- The Washington Times - Friday, February 12, 2010

A bipartisan group of senators forged agreement on a jobs bill that drew the White House’s blessing Thursday - but hours later Senate Majority Leader Harry Reid scuttled the deal and replaced it with his own Democrat-written measure.

Scrambling to show Democrats are taking action to lower the 9.7 percent unemployment rate, Mr. Reid said the bipartisan proposal strayed too far from job creation and into special-interest giveaways.

“The message is so watered down, with people wanting other things in this big package that we’re going to have to come back and finish [the jobs agenda later],” Mr. Reid, Nevada Democrat, told reporters. He said there is no reason for Republicans to oppose the smaller bill.
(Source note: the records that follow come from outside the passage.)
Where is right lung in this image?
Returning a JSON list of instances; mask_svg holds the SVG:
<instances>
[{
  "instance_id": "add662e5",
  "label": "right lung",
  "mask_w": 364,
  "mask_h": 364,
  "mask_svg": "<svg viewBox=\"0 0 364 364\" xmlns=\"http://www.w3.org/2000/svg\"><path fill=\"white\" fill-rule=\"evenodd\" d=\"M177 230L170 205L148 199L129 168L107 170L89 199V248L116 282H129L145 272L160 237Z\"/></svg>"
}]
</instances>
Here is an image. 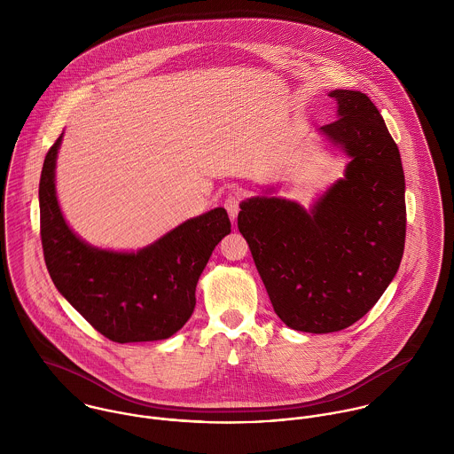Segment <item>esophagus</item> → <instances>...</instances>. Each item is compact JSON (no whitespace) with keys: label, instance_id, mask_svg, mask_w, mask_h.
<instances>
[{"label":"esophagus","instance_id":"34e87169","mask_svg":"<svg viewBox=\"0 0 454 454\" xmlns=\"http://www.w3.org/2000/svg\"><path fill=\"white\" fill-rule=\"evenodd\" d=\"M223 206H225L227 213H229V216L232 220H236V216L239 213V206H241V195L238 194V192H231V194L225 197Z\"/></svg>","mask_w":454,"mask_h":454}]
</instances>
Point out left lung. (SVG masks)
<instances>
[{
	"label": "left lung",
	"mask_w": 454,
	"mask_h": 454,
	"mask_svg": "<svg viewBox=\"0 0 454 454\" xmlns=\"http://www.w3.org/2000/svg\"><path fill=\"white\" fill-rule=\"evenodd\" d=\"M322 128L351 157L344 180L311 213L279 197L241 202L247 239L270 304L294 330L339 332L367 315L398 270L405 245V178L388 128L358 90H332Z\"/></svg>",
	"instance_id": "1"
}]
</instances>
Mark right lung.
I'll return each instance as SVG.
<instances>
[{"instance_id": "add662e5", "label": "right lung", "mask_w": 454, "mask_h": 454, "mask_svg": "<svg viewBox=\"0 0 454 454\" xmlns=\"http://www.w3.org/2000/svg\"><path fill=\"white\" fill-rule=\"evenodd\" d=\"M59 136L40 178V236L56 288L99 333L114 342L171 337L191 318L195 286L215 247L231 232L223 207L192 218L137 254L90 248L66 225L54 168Z\"/></svg>"}]
</instances>
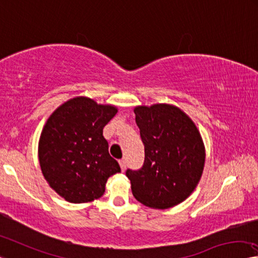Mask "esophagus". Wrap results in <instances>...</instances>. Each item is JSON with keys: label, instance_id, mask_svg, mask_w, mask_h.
Returning a JSON list of instances; mask_svg holds the SVG:
<instances>
[{"label": "esophagus", "instance_id": "esophagus-1", "mask_svg": "<svg viewBox=\"0 0 258 258\" xmlns=\"http://www.w3.org/2000/svg\"><path fill=\"white\" fill-rule=\"evenodd\" d=\"M119 165H120L121 171H125V169H126V161H125V159H120Z\"/></svg>", "mask_w": 258, "mask_h": 258}]
</instances>
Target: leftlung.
<instances>
[{
    "instance_id": "obj_1",
    "label": "left lung",
    "mask_w": 258,
    "mask_h": 258,
    "mask_svg": "<svg viewBox=\"0 0 258 258\" xmlns=\"http://www.w3.org/2000/svg\"><path fill=\"white\" fill-rule=\"evenodd\" d=\"M136 121L145 145L140 170H127L132 194L153 209H169L193 193L202 177L206 148L189 116L173 104L137 105Z\"/></svg>"
}]
</instances>
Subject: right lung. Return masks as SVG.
Returning a JSON list of instances; mask_svg holds the SVG:
<instances>
[{
    "mask_svg": "<svg viewBox=\"0 0 258 258\" xmlns=\"http://www.w3.org/2000/svg\"><path fill=\"white\" fill-rule=\"evenodd\" d=\"M117 112L112 104L76 96L49 116L39 139V163L49 186L65 201L100 199L108 178L120 172L103 137V127Z\"/></svg>",
    "mask_w": 258,
    "mask_h": 258,
    "instance_id": "1",
    "label": "right lung"
}]
</instances>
But Republicans said it was an about-face for Mr. Reid and accused him of kicking bipartisanship to the curb despite his and President Obama’s repeated calls for the parties to work together.

They said Mr. Reid had initially signed off on the measure, crafted by Finance Committee Chairman Max Baucus, Montana Democrat, and Sen. Charles E. Grassley, the ranking Republican on the Finance Committee.

Mr. Reid’s move “throws sand in the gears of bipartisan negotiation,” a spokeswoman for Mr. Grassley said.

Minority Leader Mitch McConnell, Kentucky Republican, tried to offer the Baucus-Grassley jobs proposal on the Senate floor Thursday night but Mr. Reid blocked him.

Instead, Mr. Reid set the table for a partisan fight on his version, which would forgive Social Security payroll taxes for new hires who had been unemployed at least 60 days, fund highway and infrastructure projects and extend tax benefits to small businesses.

He scheduled a vote to head of a potential Republican filibuster on Feb. 22 vote - the day the Senate returns from a weeklong holiday. And Mr. Reid used parliamentary tactics to foreclose the chance for Republicans to offer amendments to his bill.

Minutes after he blocked the bipartisan proposal and introduced his own bill, Mr. Reid, who is in a difficult re-election race, took credit for the move in an e-mail to constituents back home. He said his version “will help put Nevadans back to work, cut taxes for business, and invest in job-creating transportation projects in our state.”

Republicans said the maneuver appeared to be a redux of Mr. Reid’s yearlong partisan push for a health care bill.

“After seeing how Democrat leaders handled the partisan health care debate of last year, today’s bombshell shouldn’t be a surprise,” said Antonia Ferrier, a spokeswoman for Sen. Orrin Hatch, a Utah Republican who endorsed the Baucus-Grassley plan.

The Baucus-Grassley breakthrough wasn’t the only glimmer of bipartisanship Thursday. Sen. Bob Corker, Tennessee Republican, said he’s willing to work with Senate Banking Committee Chairman Christopher J. Dodd, Connecticut Democrat, to try to craft a financial regulation bill.

Mr. Reid’s move to scuttle the broader jobs package was seen as a rebuke of Mr. Baucus, who had hoped to spearhead a bipartisan bill. Mr. Baucus was also major architect of the stalled health care overhaul.

But the majority leader said everything in his bill can gain support on both sides of the aisle.

“We have a bipartisan bill that will create jobs, according to the [Congressional Budget Office], immediately; not when the design’s done, not when the planning’s done, not when they hire people, but immediately,” Mr. Reid said. “I don’t know in logic what [Republicans] could say to oppose this, but in - we’ve seen since Obama was elected, they have opposed everything. They’re the party of no.”

Republicans and Democrats support the payroll tax cut proposal, but Mr. Hatch’s office was disgusted at Mr. Reid’s bid to ram the measure through while barring the chance to offer amendments.

Mr. Reid said that Congress is addressing the nation’s anxiety over the climbing unemployment rate and that the slimmer bill is the best way to do that.

“We feel that the American people need a message,” he said. “The message that they need is that we’re doing something about jobs. We have - we don’t have a jobs bill, we have a jobs agenda. And we’re going to move forward on that jobs agenda.”

The Baucus-Grassley bill contained the same provisions as the Reid bill plus an extension of tax breaks for energy efficiency, research and development and other initiatives. It also included the so-called “doc fix” to temporarily increase Medicare reimbursement rates, extended unemployment benefits and provided relief to pension plans to suffer significant losses in 2008.

The legislation would be paid for through eliminating tax benefits for certain biofuel producers, including so-called “black liquor” and cracking down on offshore tax abuses.

After the Baucus-Grassley plan was released, White House spokesman Robert Gibbs said President Obama was “gratified to see the Senate moving forward in a bipartisan manner.”